A multitude of modifications strategy of ZnFe2O4 nanorod photoanodes for enhanced photoelectrochemical water splitting activity

Abstract

Numerous modifications strategies are applied to spinel ZnFe₂O₄ nanorods with a band gap energy of ∼2.0 eV to enhance their activity as a photoanode for photoelectrochemical (PEC) water splitting. First, hybrid microwave annealing (HMA) imparts high crystallinity to ZnFe₂O₄ nanorods, while preserving the formed nanostructure and maintaining high electric conductivity of F:SnO₂ (FTO) substrate.
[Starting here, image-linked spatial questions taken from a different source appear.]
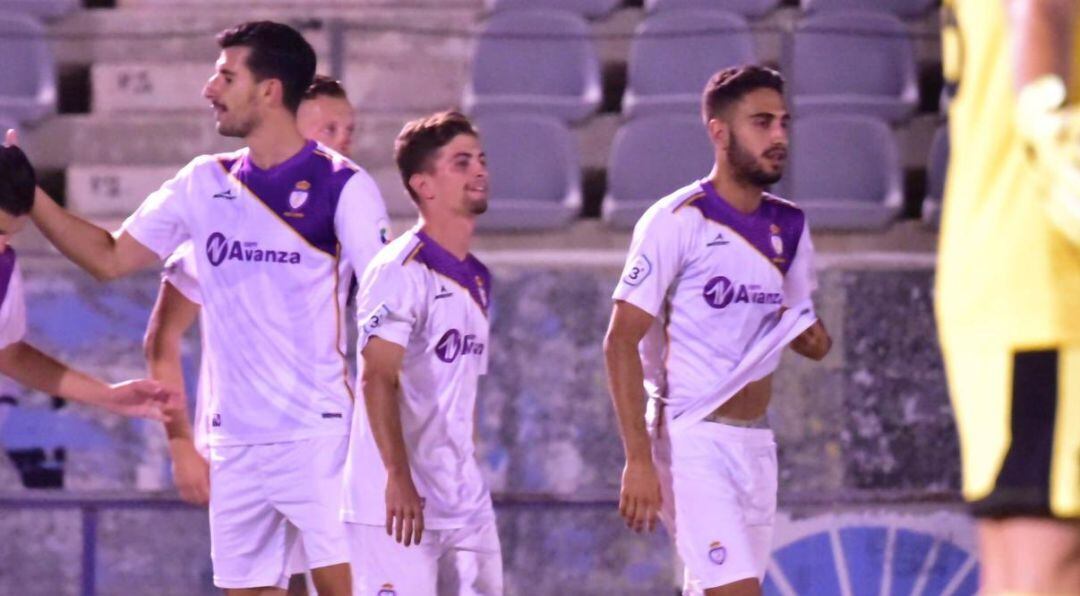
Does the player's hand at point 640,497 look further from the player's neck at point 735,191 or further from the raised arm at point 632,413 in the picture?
the player's neck at point 735,191

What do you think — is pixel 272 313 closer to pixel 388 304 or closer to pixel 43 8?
pixel 388 304

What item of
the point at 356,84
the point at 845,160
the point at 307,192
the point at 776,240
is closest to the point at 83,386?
the point at 307,192

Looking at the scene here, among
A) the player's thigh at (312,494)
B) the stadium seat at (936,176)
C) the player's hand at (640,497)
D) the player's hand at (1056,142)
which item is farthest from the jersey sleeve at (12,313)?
the stadium seat at (936,176)

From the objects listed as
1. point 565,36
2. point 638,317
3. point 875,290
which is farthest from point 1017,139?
point 565,36

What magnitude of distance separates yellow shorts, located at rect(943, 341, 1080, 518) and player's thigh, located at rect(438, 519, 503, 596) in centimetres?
285

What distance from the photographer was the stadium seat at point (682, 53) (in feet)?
30.2

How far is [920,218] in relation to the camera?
8828 mm

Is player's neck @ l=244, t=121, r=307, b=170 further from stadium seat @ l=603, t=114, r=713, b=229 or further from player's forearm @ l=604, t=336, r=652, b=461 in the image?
stadium seat @ l=603, t=114, r=713, b=229

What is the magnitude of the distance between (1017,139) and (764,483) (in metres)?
3.03

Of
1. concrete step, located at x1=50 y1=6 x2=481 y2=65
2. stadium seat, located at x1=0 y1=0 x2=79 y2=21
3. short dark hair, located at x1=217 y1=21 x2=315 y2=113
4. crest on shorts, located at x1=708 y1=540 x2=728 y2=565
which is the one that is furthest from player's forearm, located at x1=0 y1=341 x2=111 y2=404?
stadium seat, located at x1=0 y1=0 x2=79 y2=21

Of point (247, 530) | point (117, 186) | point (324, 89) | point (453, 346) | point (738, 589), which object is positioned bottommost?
point (738, 589)

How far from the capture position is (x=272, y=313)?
5.22 meters

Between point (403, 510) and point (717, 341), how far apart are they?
3.55ft

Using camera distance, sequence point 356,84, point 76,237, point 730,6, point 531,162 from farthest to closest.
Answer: point 730,6, point 356,84, point 531,162, point 76,237
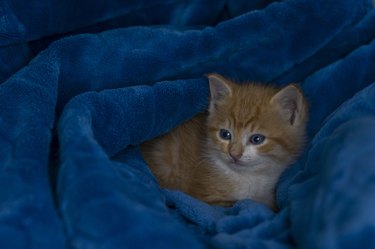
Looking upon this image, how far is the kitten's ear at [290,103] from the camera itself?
1.67 m

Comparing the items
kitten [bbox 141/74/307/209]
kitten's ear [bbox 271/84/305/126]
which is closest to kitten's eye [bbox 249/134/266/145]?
kitten [bbox 141/74/307/209]

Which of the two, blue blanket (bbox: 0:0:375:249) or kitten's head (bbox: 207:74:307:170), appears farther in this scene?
kitten's head (bbox: 207:74:307:170)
This is in contrast to conventional thermal annealing (CTA) at 800 °C that causes aggregation of ZnFe₂O₄ and degradation of FTO. Second, insertion of a TiO₂ underlayer blocks charge recombination at the FTO/electrolyte interface and serves as a source of Ti doping. Third, hydrogen treatment yields oxygen vacancies that increase charge carrier density and cause surface passivation. Last, a NiFeO_x co-catalyst promotes hole injection into the electrolyte to improve catalytic water oxidation activity. These synergistic modifications lead to enhanced photocurrent density from 0.025 mA cm⁻² at 1.23 V_RHE for pristine ZnFe₂O₄ nanorods prepared by CTA to 0.92 mA cm⁻² for a fully modified HMA photoanode: a 37-fold increase in photocurrent density. There is also a cathodic shift of the onset potential down to 0.62 V_RHE. The multiple modifications enhance bulk charge separation efficiencies from mere 2% to 30% and surface charge separation efficiency from 40% to 80%.